The Data Engineering Toolkit: Essential Tools for Your Machine
2025/01/22 - 19 min read
BYTo be proficient as a data engineer, you need to know various toolkits—from fundamental Linux commands to different virtual environments and optimizing efficiency as a data engineer.
This article focuses on the building blocks of data engineering work, such as operating systems, development environments, and essential tools. We'll start from the ground up—exploring crucial Linux commands, containerization with Docker, and the development environments that make modern data engineering possible. We look at current programming languages and how they influence our work—providing a comprehensive overview of the tools of a modern data engineer.

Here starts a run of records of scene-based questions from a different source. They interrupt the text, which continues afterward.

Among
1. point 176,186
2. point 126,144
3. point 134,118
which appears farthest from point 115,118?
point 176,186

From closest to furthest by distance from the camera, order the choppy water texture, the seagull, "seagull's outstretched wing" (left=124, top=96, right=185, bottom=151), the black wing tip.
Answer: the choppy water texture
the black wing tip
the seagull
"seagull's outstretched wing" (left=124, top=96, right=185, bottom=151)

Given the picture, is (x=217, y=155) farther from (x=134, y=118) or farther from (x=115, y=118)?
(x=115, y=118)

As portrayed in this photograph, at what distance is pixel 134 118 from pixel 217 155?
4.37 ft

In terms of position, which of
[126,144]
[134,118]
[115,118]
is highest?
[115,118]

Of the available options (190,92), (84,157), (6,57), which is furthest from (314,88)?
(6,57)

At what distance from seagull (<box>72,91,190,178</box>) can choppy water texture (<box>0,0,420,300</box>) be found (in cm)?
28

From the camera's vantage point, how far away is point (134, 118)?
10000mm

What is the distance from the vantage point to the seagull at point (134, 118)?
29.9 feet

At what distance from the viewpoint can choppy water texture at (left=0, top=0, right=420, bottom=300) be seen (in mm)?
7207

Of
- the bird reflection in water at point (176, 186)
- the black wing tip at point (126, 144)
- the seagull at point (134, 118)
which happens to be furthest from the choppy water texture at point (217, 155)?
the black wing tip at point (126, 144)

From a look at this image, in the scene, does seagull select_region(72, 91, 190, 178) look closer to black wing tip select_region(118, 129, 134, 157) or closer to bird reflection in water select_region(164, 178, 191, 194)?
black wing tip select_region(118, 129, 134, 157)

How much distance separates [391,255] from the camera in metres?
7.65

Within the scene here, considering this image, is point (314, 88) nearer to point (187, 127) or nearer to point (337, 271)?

Before we start, you don't need to know everything discussed here, but over time, you may use all of them in various roles as a data engineer at different companies. I hope this article will give you a good overview and guidelines on what is essential and what is not.
Again, each selection might differ slightly depending on the company's setup, preferred vendors, and whether it uses a low-code or a building approach. Let's start with the first choice you must make at any company, the operation system to work on.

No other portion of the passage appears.